Now, it was time for the next elevation- feel my manifestation itself. While connected to my inner self, my sub-conscious, I desired for a symbol from the Universe as a sign of blessing – a prologue to my hymn of manifestation. I wished for seeing a ‘rainbow’ !
I kept my eyes peeled in search for that multi-coloured band amongst the cloud, in the clear sky, on tele screen, in books I was reading; but I did not find the precious rainbow anywhere my imagination, my eyes or my ears could take me.
Once again, I invoked my sub-conscious and asked the question and it responded- Not getting an apparent sign, is also a SIGN. It means that as per the design of the Universe, its not yet the time to receive- as simple as that. I continued with my meditation to dig further in to the connotations of this response. Here it is- I needed to show my commitment to my desire further, by finding out the right frequency within, to align with the Omnipresent. I was satisfied with this, but deep down somewhere was still craving for a sign to bless this conversation with my sub-conscious.
The same afternoon, I went to the superstore for shopping, and suddenly there it was! The sign from the Universe, the blessing of the Almighty- A cake with a rainbow on top! I had been to this supermarket a thousand times, but had never ever seen this design on cake before. I came home and turned on the tele; news was on and guess what? It was weather forecast on the screen with a huge rainbow in the background! Just then postman delivered letters and amongst the pile was a promotional pamphlet on womens health, with rainbow on its cover!!! – I got my satisfaction, as also a clarification that the Universe was communicating with me all the time- when I couldn’t see the sign and when I did see the sign.

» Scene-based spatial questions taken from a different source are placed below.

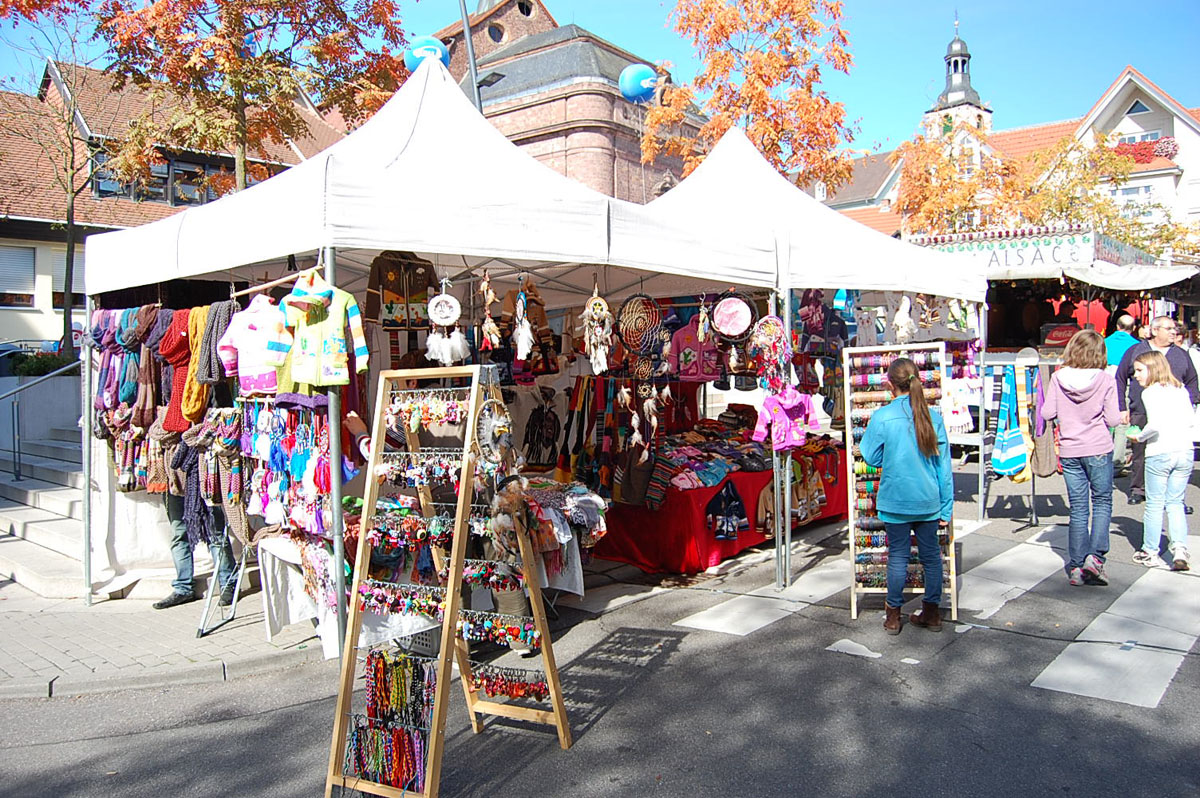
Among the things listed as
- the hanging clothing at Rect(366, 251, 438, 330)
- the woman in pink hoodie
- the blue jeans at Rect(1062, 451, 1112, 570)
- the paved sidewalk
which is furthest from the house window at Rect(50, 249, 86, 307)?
the blue jeans at Rect(1062, 451, 1112, 570)

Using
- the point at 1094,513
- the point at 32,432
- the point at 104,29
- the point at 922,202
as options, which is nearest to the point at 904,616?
the point at 1094,513

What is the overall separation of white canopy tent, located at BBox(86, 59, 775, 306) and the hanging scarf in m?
0.29

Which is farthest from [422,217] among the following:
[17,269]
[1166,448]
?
[17,269]

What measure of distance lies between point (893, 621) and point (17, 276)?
26.3 metres

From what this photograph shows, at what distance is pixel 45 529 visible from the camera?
25.3 ft

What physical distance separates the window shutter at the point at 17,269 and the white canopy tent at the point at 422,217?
2153 centimetres

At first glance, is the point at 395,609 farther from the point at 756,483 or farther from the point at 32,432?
the point at 32,432

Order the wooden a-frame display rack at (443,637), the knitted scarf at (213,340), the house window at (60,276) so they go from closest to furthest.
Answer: the wooden a-frame display rack at (443,637)
the knitted scarf at (213,340)
the house window at (60,276)

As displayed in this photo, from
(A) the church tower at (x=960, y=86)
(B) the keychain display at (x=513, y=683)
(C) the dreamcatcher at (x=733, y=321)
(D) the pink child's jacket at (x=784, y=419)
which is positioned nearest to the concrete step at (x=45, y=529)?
(B) the keychain display at (x=513, y=683)

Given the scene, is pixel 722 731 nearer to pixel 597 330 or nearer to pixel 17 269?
pixel 597 330

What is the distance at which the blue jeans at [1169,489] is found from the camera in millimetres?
6277

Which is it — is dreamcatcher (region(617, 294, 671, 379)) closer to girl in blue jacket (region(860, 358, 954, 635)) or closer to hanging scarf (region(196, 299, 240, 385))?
girl in blue jacket (region(860, 358, 954, 635))

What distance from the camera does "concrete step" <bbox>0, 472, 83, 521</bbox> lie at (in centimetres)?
805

The Universe has left up to us to figure out the ‘WHAT’ , but the ‘HOW’ and the ‘WHEN’ is up to the universe to decide. So, you can do what I am practising- meditation, gratitude, affirmation, visualisation and then thank some more. You could have some other routine on your mind, so carry on with what satisfies your belief- but please remember, Universe will deliver when you are really ready to open that door to receive the package.